Abdelhadi Schaima, El-Ahmar Mohamad, Sandra-Petrescu Flavius, Reissfelder Christoph
Chirurgische Klinik der Universitätsmedizin Mannheim, Medizinische Fakultät Mannheim der Universität Heidelberg, Mannheim, Theodor-Kutzer-Ufer 1-3, 68167, Mannheim, Deutschland.
DKFZ-Hector Krebsinstitut an der Universitätsmedizin Mannheim, Mannheim, Deutschland.
Chirurgie (Heidelb). 2025 Sep 6. doi: 10.1007/s00104-025-02373-1.
Minimally invasive liver surgery has rapidly evolved in recent years. In addition to the laparoscopic liver resection (LLR), robot-assisted liver resection (RLR) is increasingly gaining in importance; however, although the robotic-assisted approach offers clinical benefits, particularly in complex procedures, it remains a matter of debate.
The aim of this study was to present the development, perioperative outcomes, key challenges, and insights from over 500 minimally invasive liver resections performed at a specialized high-volume center. It focused on the comparison between LLR and RLR based on the IWATE difficulty score.
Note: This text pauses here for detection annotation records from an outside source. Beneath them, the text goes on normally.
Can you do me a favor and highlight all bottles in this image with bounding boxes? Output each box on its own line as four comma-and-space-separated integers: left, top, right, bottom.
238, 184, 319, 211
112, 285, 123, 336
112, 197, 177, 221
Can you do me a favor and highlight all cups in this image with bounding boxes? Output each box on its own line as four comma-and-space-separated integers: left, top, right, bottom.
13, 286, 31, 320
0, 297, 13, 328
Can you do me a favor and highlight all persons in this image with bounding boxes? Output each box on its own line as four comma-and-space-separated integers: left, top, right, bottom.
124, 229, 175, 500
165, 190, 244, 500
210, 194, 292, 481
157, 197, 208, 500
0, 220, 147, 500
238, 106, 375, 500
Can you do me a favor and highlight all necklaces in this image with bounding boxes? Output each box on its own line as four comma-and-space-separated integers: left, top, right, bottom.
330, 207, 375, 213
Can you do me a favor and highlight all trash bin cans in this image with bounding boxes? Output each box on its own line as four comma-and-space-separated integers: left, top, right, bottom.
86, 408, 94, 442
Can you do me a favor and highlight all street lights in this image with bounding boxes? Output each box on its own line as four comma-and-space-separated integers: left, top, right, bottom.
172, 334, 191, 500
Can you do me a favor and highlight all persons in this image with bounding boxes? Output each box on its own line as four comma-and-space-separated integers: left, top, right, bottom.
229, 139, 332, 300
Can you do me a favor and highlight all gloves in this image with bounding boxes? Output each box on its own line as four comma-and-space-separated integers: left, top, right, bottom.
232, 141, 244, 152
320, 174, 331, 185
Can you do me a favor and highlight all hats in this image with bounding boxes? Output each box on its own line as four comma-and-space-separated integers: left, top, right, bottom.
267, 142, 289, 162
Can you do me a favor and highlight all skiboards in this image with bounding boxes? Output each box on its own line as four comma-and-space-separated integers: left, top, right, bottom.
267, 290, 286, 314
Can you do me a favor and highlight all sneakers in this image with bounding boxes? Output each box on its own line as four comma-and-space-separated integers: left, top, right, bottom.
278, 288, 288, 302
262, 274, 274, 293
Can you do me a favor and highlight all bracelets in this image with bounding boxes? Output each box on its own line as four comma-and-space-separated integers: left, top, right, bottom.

A retrospective single-center analysis of 526 consecutive elective minimally invasive liver resections (2018-2024) was conducted. All cases were stratified using the IWATE score. The LLR and RLR were compared in terms of operative parameters, conversion rate and postoperative complications. Additionally, the annual procedural development was analyzed.
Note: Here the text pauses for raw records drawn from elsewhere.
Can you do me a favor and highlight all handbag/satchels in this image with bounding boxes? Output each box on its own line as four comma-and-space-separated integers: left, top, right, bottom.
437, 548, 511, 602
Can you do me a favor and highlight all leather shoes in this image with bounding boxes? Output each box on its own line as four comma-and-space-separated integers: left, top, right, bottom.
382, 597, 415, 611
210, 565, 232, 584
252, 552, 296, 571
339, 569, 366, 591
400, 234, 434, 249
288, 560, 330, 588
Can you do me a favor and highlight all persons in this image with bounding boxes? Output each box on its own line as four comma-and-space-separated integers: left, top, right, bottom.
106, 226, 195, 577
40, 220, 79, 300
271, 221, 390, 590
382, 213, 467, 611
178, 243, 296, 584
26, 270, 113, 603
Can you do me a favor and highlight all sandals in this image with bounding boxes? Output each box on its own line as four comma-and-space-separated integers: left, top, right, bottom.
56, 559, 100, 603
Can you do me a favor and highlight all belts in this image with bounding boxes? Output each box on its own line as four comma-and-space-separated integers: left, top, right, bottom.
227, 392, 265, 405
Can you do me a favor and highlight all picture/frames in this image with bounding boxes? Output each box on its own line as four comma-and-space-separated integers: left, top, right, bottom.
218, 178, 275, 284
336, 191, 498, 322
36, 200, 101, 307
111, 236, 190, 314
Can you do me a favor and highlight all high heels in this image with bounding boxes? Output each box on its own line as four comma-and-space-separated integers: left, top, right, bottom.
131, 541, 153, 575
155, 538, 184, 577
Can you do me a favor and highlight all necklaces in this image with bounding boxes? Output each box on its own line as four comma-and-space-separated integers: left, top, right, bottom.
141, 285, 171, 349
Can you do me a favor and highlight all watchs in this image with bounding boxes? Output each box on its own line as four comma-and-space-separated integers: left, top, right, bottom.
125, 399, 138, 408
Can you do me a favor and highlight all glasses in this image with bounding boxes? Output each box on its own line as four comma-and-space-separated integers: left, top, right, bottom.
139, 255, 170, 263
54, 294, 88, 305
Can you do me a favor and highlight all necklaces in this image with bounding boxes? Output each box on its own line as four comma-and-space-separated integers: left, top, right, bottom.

The RLR was established in 2021 and accounted for over 50% of all minimally invasive liver resections by 2024. Compared to LLR, RLR was associated with significantly reduced intraoperative blood loss as well as lower conversion and complication rates, particularly in technically demanding resections. Despite an increasing proportion of advanced/expert resections, the rate of major complications could be reduced over time.
Minimally invasive liver resections can be safely performed at high-volume centers. The robotic-assisted technique offers specific advantages especially in complex resections, with respect to complication rates, reduced conversion rates and decreased blood loss. A key success factor in the implementation of robotic liver surgery is the pre-existing expertise in laparoscopic techniques, which significantly shortened the learning curve. The use of standardized techniques such as the scissor hepatectomy may have contributed to the comparatively low rate of bile leaks observed in RLR.
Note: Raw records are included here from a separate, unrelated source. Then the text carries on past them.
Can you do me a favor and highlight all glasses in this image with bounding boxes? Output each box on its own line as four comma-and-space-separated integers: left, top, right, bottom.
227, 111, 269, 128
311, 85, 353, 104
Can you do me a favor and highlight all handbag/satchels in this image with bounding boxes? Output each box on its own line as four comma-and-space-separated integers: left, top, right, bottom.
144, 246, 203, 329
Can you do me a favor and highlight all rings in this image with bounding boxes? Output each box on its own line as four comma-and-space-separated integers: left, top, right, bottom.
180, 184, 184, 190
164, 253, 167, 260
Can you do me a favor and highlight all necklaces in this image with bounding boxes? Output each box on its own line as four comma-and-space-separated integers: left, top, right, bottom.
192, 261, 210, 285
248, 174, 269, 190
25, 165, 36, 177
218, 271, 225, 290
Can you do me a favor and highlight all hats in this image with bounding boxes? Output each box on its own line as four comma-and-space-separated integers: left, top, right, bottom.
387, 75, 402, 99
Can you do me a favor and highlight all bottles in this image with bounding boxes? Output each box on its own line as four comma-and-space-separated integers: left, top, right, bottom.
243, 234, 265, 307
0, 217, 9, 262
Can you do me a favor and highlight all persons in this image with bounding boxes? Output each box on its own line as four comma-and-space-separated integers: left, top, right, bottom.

近年来,微创肝脏手术发展迅速。除了腹腔镜肝切除术(LLR)外,机器人辅助肝切除术(RLR)的重要性日益凸显;然而,尽管机器人辅助手术具有临床优势,尤其是在复杂手术中,但仍存在争议。
本研究旨在介绍在一个专门的高容量中心进行的500多例微创肝切除手术的发展情况、围手术期结果、关键挑战和见解。重点基于岩手难度评分比较LLR和RLR。
对2018 - 2024年连续526例择期微创肝切除术进行回顾性单中心分析。所有病例均采用岩手评分进行分层。比较LLR和RLR的手术参数、转化率和术后并发症。此外,还分析了年度手术进展情况。
RLR于2021年开展,到2024年占所有微创肝切除术的50%以上。与LLR相比,RLR的术中出血量显著减少,转化率和并发症发生率更低,尤其是在技术要求较高的切除术中。尽管高级/专家级切除术的比例不断增加,但随着时间的推移,主要并发症的发生率可以降低。
高容量中心可以安全地进行微创肝切除术。机器人辅助技术尤其在复杂切除术中具有特定优势,在并发症发生率、降低转化率和减少出血量方面表现突出。机器人肝脏手术实施的一个关键成功因素是现有的腹腔镜技术专业知识,这显著缩短了学习曲线。使用标准化技术如剪刀式肝切除术可能有助于RLR中观察到的相对较低的胆漏发生率。